Written exercise:
Please extract the lines starting at the one that contains "How far does" and ending at the last line of the material, both included, and reproduce them word for word.

-- start Data lines --

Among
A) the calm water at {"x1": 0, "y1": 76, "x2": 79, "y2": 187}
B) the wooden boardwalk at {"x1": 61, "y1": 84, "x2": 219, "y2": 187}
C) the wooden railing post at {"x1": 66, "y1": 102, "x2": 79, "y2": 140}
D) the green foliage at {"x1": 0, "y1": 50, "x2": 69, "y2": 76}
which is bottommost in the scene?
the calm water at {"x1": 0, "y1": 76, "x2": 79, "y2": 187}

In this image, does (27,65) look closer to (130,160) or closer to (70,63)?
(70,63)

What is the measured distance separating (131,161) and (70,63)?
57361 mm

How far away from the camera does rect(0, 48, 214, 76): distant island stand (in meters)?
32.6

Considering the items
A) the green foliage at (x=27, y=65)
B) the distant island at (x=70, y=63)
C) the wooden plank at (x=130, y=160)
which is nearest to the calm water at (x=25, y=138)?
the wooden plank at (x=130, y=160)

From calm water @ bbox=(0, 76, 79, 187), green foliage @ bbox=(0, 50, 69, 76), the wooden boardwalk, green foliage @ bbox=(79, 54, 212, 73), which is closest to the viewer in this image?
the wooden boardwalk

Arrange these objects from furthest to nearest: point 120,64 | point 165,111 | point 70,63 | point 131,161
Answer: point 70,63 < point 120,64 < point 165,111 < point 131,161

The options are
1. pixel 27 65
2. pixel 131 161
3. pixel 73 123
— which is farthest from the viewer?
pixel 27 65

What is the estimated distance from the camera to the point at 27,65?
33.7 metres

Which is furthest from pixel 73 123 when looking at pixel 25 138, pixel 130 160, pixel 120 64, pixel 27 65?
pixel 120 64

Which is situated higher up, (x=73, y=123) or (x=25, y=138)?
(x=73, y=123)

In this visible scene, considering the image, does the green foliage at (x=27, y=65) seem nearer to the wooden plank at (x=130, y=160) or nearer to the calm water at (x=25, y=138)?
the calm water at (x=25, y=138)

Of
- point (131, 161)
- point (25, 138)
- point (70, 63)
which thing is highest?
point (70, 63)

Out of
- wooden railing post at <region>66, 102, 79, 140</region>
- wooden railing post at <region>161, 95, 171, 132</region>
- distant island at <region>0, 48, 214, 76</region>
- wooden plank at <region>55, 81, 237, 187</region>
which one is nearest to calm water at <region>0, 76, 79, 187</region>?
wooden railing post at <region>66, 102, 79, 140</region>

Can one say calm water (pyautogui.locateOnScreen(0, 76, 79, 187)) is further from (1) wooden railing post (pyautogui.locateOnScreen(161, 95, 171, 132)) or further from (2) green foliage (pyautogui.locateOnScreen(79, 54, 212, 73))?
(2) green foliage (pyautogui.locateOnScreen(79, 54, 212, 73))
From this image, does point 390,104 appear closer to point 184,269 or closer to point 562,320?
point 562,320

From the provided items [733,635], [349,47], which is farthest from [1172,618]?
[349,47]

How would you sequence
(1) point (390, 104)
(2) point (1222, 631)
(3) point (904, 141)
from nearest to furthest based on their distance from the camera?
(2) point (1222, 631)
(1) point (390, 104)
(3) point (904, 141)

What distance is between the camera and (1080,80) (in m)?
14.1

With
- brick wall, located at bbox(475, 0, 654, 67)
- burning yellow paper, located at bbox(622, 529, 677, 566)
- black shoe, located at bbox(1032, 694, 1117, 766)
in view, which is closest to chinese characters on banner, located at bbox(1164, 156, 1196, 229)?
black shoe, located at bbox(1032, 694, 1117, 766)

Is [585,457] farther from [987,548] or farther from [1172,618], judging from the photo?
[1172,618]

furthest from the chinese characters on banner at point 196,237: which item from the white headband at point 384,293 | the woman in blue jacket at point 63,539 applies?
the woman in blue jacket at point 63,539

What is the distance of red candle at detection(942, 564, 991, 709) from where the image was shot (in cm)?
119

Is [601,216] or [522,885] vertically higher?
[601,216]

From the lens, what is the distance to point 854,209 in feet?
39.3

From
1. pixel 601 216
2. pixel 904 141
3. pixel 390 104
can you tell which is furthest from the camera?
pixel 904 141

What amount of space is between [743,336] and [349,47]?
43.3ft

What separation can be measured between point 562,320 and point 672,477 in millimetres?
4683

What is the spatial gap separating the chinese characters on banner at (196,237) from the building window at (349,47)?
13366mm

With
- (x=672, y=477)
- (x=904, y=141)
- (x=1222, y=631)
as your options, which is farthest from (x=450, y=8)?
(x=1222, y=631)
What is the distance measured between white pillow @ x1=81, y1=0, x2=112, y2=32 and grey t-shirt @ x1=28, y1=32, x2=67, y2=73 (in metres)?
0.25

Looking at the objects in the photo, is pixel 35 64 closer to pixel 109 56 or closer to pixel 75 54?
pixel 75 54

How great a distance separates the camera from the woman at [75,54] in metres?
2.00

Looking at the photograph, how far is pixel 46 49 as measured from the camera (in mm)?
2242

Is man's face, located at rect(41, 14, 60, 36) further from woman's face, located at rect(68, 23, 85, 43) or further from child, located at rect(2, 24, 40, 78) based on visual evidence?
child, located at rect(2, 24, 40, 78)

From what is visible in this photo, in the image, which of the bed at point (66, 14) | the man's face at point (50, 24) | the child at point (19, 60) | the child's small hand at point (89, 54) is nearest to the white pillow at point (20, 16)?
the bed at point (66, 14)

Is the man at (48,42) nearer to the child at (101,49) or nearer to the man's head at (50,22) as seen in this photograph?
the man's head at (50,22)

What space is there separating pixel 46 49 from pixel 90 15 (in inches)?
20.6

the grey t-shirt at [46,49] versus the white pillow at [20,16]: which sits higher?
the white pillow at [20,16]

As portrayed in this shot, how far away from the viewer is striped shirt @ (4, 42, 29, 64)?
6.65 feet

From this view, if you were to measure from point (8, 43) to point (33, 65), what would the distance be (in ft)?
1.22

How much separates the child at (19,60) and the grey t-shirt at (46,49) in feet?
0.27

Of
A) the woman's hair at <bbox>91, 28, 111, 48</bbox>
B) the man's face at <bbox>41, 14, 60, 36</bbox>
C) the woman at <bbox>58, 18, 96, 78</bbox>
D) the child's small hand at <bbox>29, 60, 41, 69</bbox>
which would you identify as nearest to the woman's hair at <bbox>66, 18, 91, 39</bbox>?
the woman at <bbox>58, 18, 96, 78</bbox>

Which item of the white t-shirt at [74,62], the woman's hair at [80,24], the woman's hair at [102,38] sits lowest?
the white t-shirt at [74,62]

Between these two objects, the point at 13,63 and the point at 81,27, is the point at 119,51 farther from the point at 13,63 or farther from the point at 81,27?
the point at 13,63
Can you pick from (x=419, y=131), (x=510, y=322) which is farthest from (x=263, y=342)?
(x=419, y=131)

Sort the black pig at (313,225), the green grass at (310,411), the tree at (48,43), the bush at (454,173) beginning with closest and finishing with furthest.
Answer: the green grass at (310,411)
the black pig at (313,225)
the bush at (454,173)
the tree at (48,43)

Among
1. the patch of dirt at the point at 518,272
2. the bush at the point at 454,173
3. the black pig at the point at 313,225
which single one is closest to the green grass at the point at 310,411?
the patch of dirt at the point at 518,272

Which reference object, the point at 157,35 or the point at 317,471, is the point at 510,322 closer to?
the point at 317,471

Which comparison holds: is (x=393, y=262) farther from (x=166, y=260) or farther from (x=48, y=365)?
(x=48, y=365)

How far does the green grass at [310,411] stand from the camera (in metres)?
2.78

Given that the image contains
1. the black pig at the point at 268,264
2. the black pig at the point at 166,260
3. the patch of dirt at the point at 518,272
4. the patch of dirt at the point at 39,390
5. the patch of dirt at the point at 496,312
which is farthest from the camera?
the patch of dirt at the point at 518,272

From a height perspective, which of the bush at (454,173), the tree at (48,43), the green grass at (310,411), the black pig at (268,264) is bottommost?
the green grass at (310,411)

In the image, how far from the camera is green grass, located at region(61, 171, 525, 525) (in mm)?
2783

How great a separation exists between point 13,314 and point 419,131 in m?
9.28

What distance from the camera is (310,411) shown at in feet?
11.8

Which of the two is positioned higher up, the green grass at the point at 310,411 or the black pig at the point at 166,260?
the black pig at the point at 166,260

-- end Data lines --

Written reply:
How far does the green grass at [310,411] stand from the camera (in metres)?
2.78

Given that the image contains
1. the black pig at the point at 268,264
2. the black pig at the point at 166,260
3. the patch of dirt at the point at 518,272
4. the patch of dirt at the point at 39,390
5. the patch of dirt at the point at 496,312
which is farthest from the camera?
the patch of dirt at the point at 518,272

From a height perspective, which of the bush at (454,173), the tree at (48,43), the green grass at (310,411), the black pig at (268,264) is bottommost?
the green grass at (310,411)

In the image, how far from the camera is green grass, located at region(61, 171, 525, 525) (in mm)?
2783

How great a separation exists between point 13,314 and point 419,131 in m?
9.28

What distance from the camera is (310,411) shown at in feet?
11.8

Which of the two is positioned higher up, the green grass at the point at 310,411 or the black pig at the point at 166,260?
the black pig at the point at 166,260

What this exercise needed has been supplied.